Ahmad Khaerudin mengatakan bahwa terdapat kegandaan nama caleg di surat suara DPRD Dapil 4 dari Partai Garuda dengan nomor urut 5 dan 6 atas nama Akwilla Yohana.

Baca juga: KPU Dumai Rampungkan Pelipatan 928.302 Surat Suara Pemilu

Memurutnya berdasarkan ketetapan Daftar Caleg Tetap (DCT) yang telah disahkan oleh pihak KPU, untuk nama Caleg dengan nomor urut 6 dari partai Garuda adalah Sahid.

Selanjutnya Ahmad Khaerudin menjelaskan berdasarkan UU No.7 Tahun 2017 tentang Pemilihan Umum dan PerBawaslu No.21 Tahun 2018 tentang Pengawasan Logistik, Bawaslu Kabupaten INHU melakukan pengawasan melekat dalam tahap pelipatan surat suara di gudang Logistik KPU Kabupaten INHU Jalan Raya Pekan Heran Km 4, Kelurahan Pematang Reba, Kecamatan Rengat Barat.

Karenanya, dari hasil pengawasan Bawaslu Inhu mereka menemukan kegandaan nama caleg dalam surat suara DPRD Dapil 4.

Temuan itu membuat KPU Inhu kaget, pasalnya sudah 88 Kotak atau sekitar 44.000 surat suara telah dilipat pada saat itu. Sehingga akhirnya Bawaslu setempat merekomendasikan untuk menghentikan proses pelipatan surat suara Dapil 4 tersebut.

"Kita sudah pastikan sebanyak 68.841 surat suara tidak dapat dipakai dalam 17 April nanti." tegas Ahmad.

"Kami sudah koordinasikan kepada KPU Inhu untuk menyampaikan hasil temuan ini ke KPU Provinsi Riau sehingga secepatnya mengirimkan surat suara pengganti," tutur Ahmad.

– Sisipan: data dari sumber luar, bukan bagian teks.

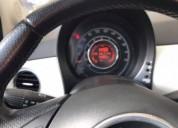 Fiat 500 2009 punta arenas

Ahmad berharap KPU sesegera mungkin memproses dan mengirimkan surat suara penggantinya, mengingat kurang lebih 30 hari lagi adalah waktu pencoblosan.

Ia menambahkan untuk pelipatan surat suara di KPU Inhu, melibatkan sebanyak 300 orang yang dibagi dalam dua shift, dengan jumlah satu shiftnya sebanyak 150 orang.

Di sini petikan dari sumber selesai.